In this case, the agreement itself clearly intended that the establishment of the decree and the incorporation of the agreement into the decree should be conditions precedent to the creation of any obligation to make the monthly payments. See 3A Corbin on Contracts, § 625 et seq. (1960). Thus paragraph 1(c) provides that the payments shall begin “on the first day of the month succeeding the month in which a Decree of Divorce in favor of the Wife may be entered,” and paragraph 3(d) provides:

“That this Agreement subject to the approval of the court, or such parts thereof as the courts shall deem pertinent, shall be made a part of any Decree of Divorce to be entered between the parties hereto, in lieu of any and all other provisions for either division of property or alimony.”

Accordingly, the effective date of the decree should control here, so that the periodic payments are not deductible by taxpayer.
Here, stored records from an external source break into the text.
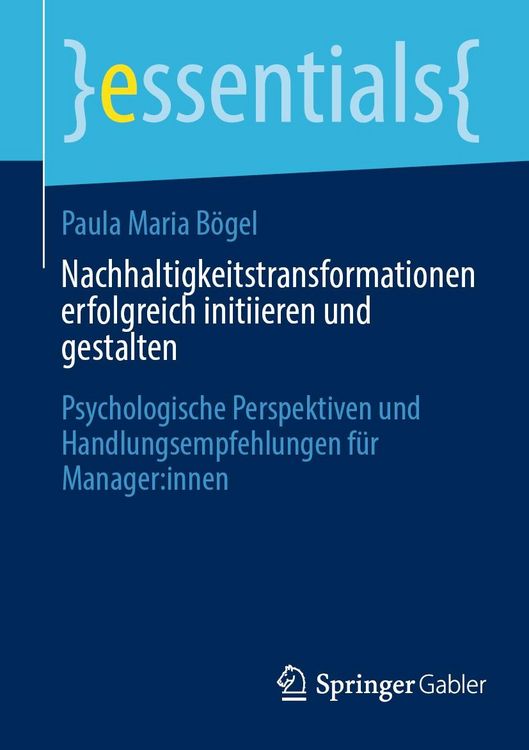 Produktbild: Nachhaltigkeitstransformationen erfolgreich initiieren und gestalten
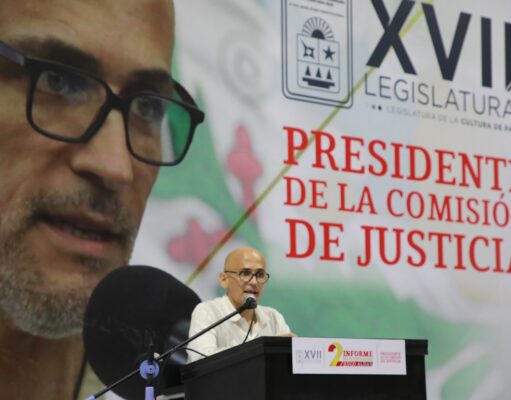 Sentido mensaje de Hugo Alday en su informe: “Un día abres los ojos y puedes estar postrado en una cama”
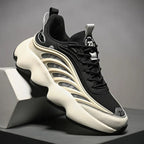 Chunky-Schuhe für Herren, höhenverstärkende Sneakers, atmungsaktives Mesh, sportliche Freizeitschuhe | 2218 
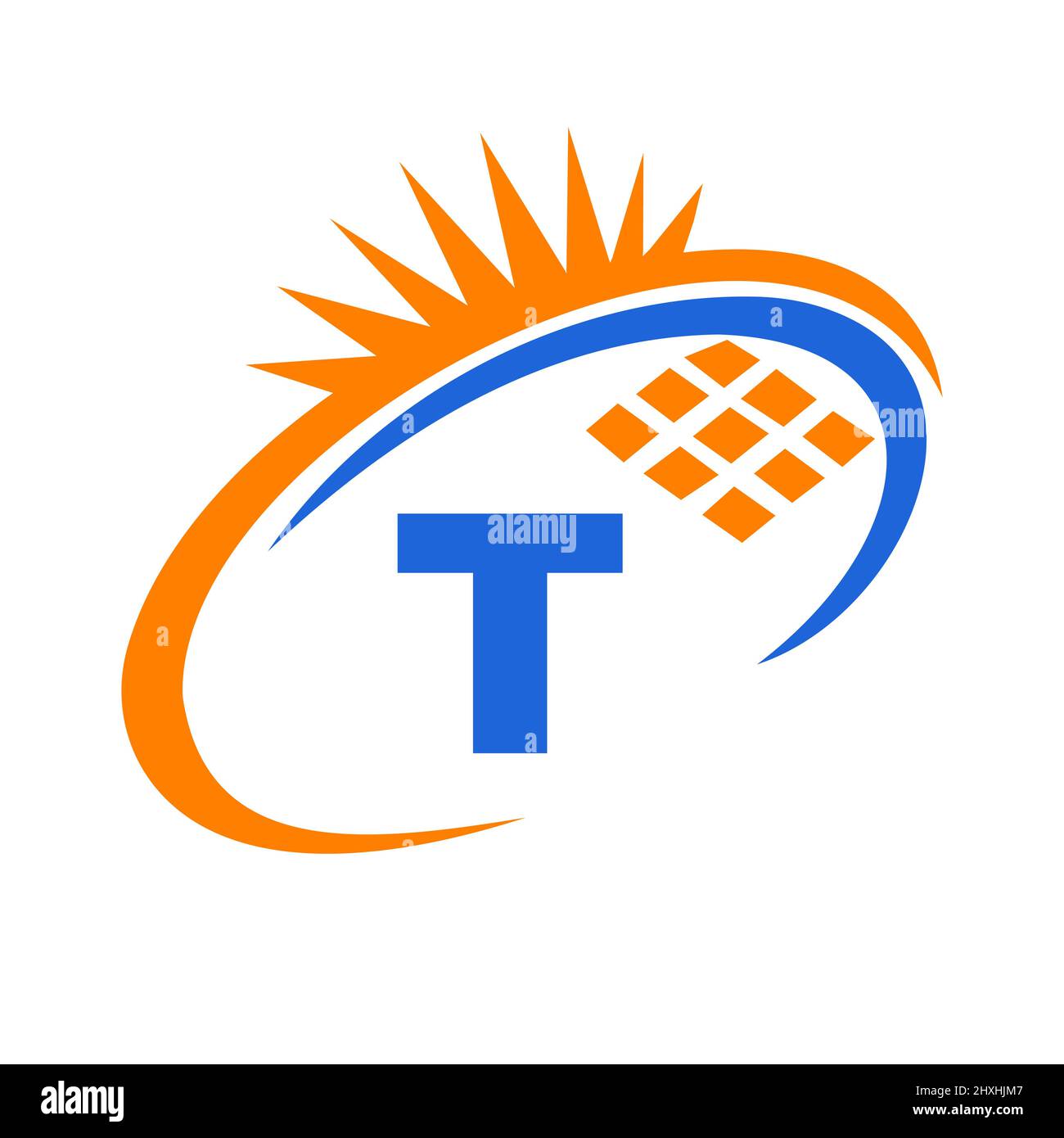 Solar System In Letter T
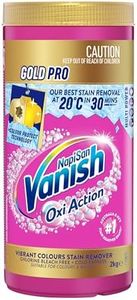 Vanish NapiSan Gold Pro Oxi Action Stain Remover Pink Powder 2kg
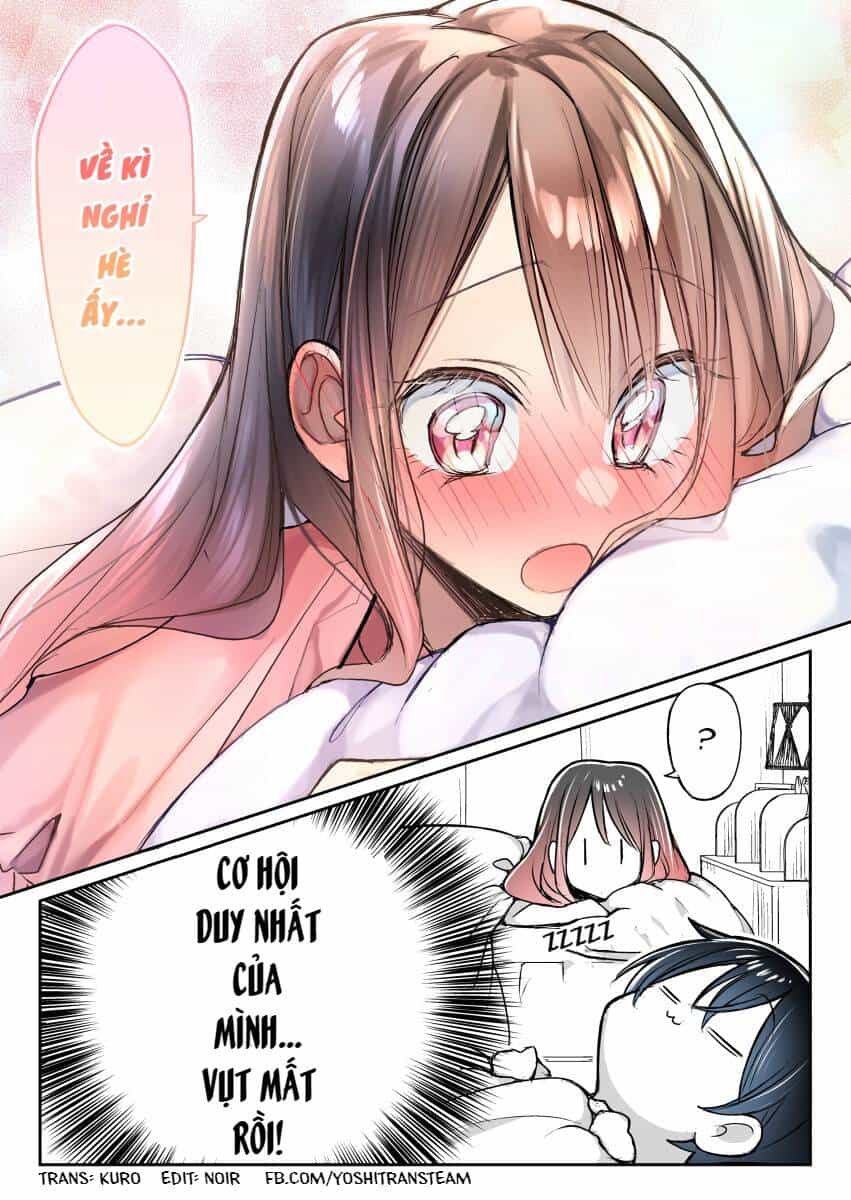 Kimi No Sei De Akaku Naru - Chương 13 - ảnh 4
The majority has adopted the blanket rule that unless state law binds the divorce court to the terms of the parties’ own agreement, then by definition the periodic payments are imposed by the decree. Such a rule fails to draw any distinction between separation agreements which happen to be incorporated into a divorce decree well after they have taken effect and governed the discharge of the marital obligation, and instruments which are not intended to impose any legal duties until sanctioned by the decree of the divorce court. This rule does not necessarily follow from prior decisions such, as the Blum cases, and can be avoided here by referring to the content of the agreement itself. 
      
      . “NEVADA REVISED STATUTES: Title 11 — DOMESTIC RELATIONS; Chapter 123 — Rights of Husband and Wife; Par. 123.080 Contract altering legal relations: Separation agreement; consideration; introduction in evidence in divorce action.
      1. A husband and wife cannot by any contract with each other alter their legal relations except as to property, and except that they may agree to an immediate separation and may make provision for the support of either of them and of their children during such separation. * * * ft
      
     
      
      . “NEVADA REVISED STATUTES:
      
        Title 11 — DOMESTIC RELATIONS; Chapter 125 — Divorce, Separate Maintenance and Annulment. Par. 125.150— Alimony and adjudication of property rights; award of attorney’s fee; subsequent modification by court on stipulation of parties.
      1. In granting a divorce, the court may award such alimony to the wife and shall make such disposition of the community property of the parties as shall appear just and equitable * *.
      * * # * *
      3. The court may also set apart such portion of the husband’s property for the wife’s support and the support of their children as shall be deemed just and equitable. * * * ”
     
      
      . In his briefs on this appeal, taxpayer makes much of the fact that the Tax Court apparently concluded that the installment payments under consideration were “alimony.” He contends that they were not “alimony” but were “support payments based on the marital relationship.” From this he argues that the “alimony” which Nevada allows the divorce court absolute power to set is not what is involved in this agreement. This argument has little merit. First, the essence of “alimony” is that it is “support payments based on the marital relationship.” Second, whatever differences may be thought to exist between the two concepts, the Nevada statute quoted in the preceding footnote and relied upon by the Tax Court expressly refers to and encompasses both.
     
      
       Blum v. Commissioner of Internal Revenue, 177 F.2d 670, 673 (7th Cir. 1949); Commissioner of Internal Revenue v. Blum, 187 F.2d 177 (7th Cir. 1951) (related ease).